“Eww, you’re like one of those women who marry their husband’s best mate six weeks after he’s pegged it,” said my friend after I told her of our plans to get a new dog.
When I confessed we’d already chosen not one but two puppies to succeed our much-loved, recently deceased Daisy, her response was even more withering.
“So soon? That’s like snogging in the hospice.”
Ouch. To be fair, we cried when she died but poor Daisy had been ill for 18 months so we’d already done our mourning.
The Manchester Terrier-shaped hole left in our lives needed to be filled so that’s what we’re doing. But why are we filling it with two pets? Isn’t one dog the norm?

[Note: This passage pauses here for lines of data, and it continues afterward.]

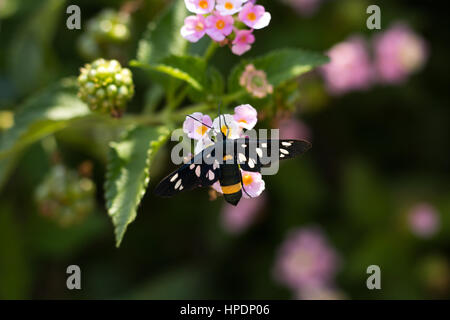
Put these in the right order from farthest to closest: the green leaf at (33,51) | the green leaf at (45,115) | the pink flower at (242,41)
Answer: the green leaf at (33,51) < the green leaf at (45,115) < the pink flower at (242,41)

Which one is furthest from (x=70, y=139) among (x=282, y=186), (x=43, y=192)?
(x=282, y=186)

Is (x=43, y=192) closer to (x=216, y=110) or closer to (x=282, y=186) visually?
(x=216, y=110)

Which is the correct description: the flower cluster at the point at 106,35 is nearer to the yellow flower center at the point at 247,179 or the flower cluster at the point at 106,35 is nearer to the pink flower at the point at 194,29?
the pink flower at the point at 194,29

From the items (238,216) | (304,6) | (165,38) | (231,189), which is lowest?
(231,189)

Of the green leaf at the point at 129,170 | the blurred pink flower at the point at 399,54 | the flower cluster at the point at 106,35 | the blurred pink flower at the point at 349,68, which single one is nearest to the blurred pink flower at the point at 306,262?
the blurred pink flower at the point at 349,68

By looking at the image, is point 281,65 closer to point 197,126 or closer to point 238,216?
point 197,126

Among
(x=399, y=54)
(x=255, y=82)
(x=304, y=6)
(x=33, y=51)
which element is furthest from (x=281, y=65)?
(x=399, y=54)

The norm for us, but not for dogs. Yes it will be a challenge (complete pain) to housetrain two leaky puppies and bring them both to obedience classes and pay double the vet bills.
But two puppies won’t be lonely when I leave the house. Two puppies won’t howl for a cuddle in the night, two puppies won’t dolefully pine – they’ll be too busy trashing the sitting room. Oh, and (entre nous) I’m broody.
“They will be the third baby I never had,” I dreamily told my friend. “The nightmarishly exhausting twins you never wanted, more like,” she muttered. One of us is right. Fingers crossed it’s me.